Comparison of Sheared Edge Zones Developed in Electromagnetic and Quasistatic Dieless Perforation

Abstract

Electromagnetic (EM) perforation is a high-strain-rate shearing process of making holes in the workpiece by using an electromagnetic force. This process overcomes the disadvantages of conventional or quasistatic processes. In this work, the comparative study of the quality of holes perforated by the EM dieless perforation process and quasistatic dieless perforation process has been carried out and the differences are reported. This study allows one to understand the physical phenomena that happen during the perforation by the pointed and concave punch as well as the type of failure like the formation of petaling, plugging and softening or hardening of the material. The sheared edges are characterized using microscope, scanning electron microscopy (SEM) and microhardness analysis studies.

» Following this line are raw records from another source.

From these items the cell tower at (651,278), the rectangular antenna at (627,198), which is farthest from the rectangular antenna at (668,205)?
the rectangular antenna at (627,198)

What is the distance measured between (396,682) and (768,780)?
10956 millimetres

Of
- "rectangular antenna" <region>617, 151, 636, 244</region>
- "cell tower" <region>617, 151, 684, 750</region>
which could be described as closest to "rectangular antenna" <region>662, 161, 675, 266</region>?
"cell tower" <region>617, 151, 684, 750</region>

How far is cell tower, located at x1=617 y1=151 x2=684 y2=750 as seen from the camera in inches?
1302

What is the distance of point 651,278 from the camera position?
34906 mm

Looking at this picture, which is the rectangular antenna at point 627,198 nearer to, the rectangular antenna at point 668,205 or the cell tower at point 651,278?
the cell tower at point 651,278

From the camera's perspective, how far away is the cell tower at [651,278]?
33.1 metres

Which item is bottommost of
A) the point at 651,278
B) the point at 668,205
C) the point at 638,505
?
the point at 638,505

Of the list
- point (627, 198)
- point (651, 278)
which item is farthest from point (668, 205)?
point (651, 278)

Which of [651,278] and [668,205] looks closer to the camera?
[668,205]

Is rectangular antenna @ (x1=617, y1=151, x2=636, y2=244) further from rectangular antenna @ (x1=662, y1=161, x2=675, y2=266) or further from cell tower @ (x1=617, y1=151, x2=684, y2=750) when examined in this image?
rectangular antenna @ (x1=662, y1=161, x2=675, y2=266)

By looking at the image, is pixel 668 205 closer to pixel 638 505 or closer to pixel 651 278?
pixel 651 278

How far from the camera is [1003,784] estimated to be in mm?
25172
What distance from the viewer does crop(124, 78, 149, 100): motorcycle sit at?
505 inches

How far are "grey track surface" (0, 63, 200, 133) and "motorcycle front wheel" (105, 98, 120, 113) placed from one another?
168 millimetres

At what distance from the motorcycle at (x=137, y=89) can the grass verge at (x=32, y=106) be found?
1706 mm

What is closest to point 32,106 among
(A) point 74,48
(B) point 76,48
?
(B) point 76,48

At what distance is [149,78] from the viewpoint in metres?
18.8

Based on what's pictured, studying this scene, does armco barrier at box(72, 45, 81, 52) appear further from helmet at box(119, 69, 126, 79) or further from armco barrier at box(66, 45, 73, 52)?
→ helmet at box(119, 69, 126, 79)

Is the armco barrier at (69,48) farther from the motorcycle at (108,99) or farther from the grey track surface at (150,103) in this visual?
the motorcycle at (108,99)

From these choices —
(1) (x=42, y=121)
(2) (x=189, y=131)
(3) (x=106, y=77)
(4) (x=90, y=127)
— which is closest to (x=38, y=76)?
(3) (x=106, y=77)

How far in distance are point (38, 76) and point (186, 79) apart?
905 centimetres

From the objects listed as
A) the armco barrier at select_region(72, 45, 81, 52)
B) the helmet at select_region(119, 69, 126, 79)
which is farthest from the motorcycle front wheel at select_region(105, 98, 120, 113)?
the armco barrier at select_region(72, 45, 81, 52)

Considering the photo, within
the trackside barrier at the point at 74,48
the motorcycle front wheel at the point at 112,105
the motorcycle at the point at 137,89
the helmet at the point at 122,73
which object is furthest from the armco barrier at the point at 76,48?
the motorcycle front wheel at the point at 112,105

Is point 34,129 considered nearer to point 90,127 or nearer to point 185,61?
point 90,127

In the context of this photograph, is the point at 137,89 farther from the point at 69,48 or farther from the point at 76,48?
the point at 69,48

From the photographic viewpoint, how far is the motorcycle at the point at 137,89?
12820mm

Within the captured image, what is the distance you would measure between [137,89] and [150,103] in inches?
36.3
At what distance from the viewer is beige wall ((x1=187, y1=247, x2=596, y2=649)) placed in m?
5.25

Among interesting observations, it has been noticed that the smooth sheared depth, rollover depth, burr height and fracture depth are more in quasistatic dieless perforation. No significant change in hardness is observed in the case of quasistatic perforation, while in EM perforation, more than 50% increase in hardness is observed. The SEM observation has revealed that in both the perforation cases, ductile dimple growth is the prominent failure mode. The results obtained during this study show the capability of electromagnetic perforation to obtain perforated holes with better surface finish and material properties over the quasistatic perforation process.